(Collected data entries)
((

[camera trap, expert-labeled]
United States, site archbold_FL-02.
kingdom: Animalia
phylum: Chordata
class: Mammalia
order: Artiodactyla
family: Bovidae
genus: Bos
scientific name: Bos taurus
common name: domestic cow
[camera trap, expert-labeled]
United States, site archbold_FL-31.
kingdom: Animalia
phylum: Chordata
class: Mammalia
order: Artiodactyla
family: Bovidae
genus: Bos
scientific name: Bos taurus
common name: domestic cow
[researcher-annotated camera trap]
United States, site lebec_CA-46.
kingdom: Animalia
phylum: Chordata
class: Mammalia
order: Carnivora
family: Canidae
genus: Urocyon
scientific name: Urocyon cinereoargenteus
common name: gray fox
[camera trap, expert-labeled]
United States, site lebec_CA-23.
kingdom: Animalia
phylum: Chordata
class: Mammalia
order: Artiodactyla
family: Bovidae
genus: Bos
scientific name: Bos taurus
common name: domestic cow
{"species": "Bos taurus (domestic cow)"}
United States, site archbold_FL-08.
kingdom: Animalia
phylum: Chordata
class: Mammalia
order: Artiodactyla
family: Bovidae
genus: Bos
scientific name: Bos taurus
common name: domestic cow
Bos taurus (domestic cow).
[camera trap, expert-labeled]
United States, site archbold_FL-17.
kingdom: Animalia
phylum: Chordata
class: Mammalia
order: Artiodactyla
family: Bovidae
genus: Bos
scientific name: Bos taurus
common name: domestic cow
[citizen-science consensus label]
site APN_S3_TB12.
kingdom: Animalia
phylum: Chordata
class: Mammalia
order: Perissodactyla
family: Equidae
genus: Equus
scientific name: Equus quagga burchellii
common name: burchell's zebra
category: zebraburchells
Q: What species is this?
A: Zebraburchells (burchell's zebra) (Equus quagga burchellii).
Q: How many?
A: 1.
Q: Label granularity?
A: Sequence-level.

))

▶ _Your instructions_:
All of the data above needs to be retyped exactly, with each line as it stands.

▶ _Problem solution_:
[camera trap, expert-labeled]
United States, site archbold_FL-02.
kingdom: Animalia
phylum: Chordata
class: Mammalia
order: Artiodactyla
family: Bovidae
genus: Bos
scientific name: Bos taurus
common name: domestic cow
[camera trap, expert-labeled]
United States, site archbold_FL-31.
kingdom: Animalia
phylum: Chordata
class: Mammalia
order: Artiodactyla
family: Bovidae
genus: Bos
scientific name: Bos taurus
common name: domestic cow
[researcher-annotated camera trap]
United States, site lebec_CA-46.
kingdom: Animalia
phylum: Chordata
class: Mammalia
order: Carnivora
family: Canidae
genus: Urocyon
scientific name: Urocyon cinereoargenteus
common name: gray fox
[camera trap, expert-labeled]
United States, site lebec_CA-23.
kingdom: Animalia
phylum: Chordata
class: Mammalia
order: Artiodactyla
family: Bovidae
genus: Bos
scientific name: Bos taurus
common name: domestic cow
{"species": "Bos taurus (domestic cow)"}
United States, site archbold_FL-08.
kingdom: Animalia
phylum: Chordata
class: Mammalia
order: Artiodactyla
family: Bovidae
genus: Bos
scientific name: Bos taurus
common name: domestic cow
Bos taurus (domestic cow).
[camera trap, expert-labeled]
United States, site archbold_FL-17.
kingdom: Animalia
phylum: Chordata
class: Mammalia
order: Artiodactyla
family: Bovidae
genus: Bos
scientific name: Bos taurus
common name: domestic cow
[citizen-science consensus label]
site APN_S3_TB12.
kingdom: Animalia
phylum: Chordata
class: Mammalia
order: Perissodactyla
family: Equidae
genus: Equus
scientific name: Equus quagga burchellii
common name: burchell's zebra
category: zebraburchells
Q: What species is this?
A: Zebraburchells (burchell's zebra) (Equus quagga burchellii).
Q: How many?
A: 1.
Q: Label granularity?
A: Sequence-level.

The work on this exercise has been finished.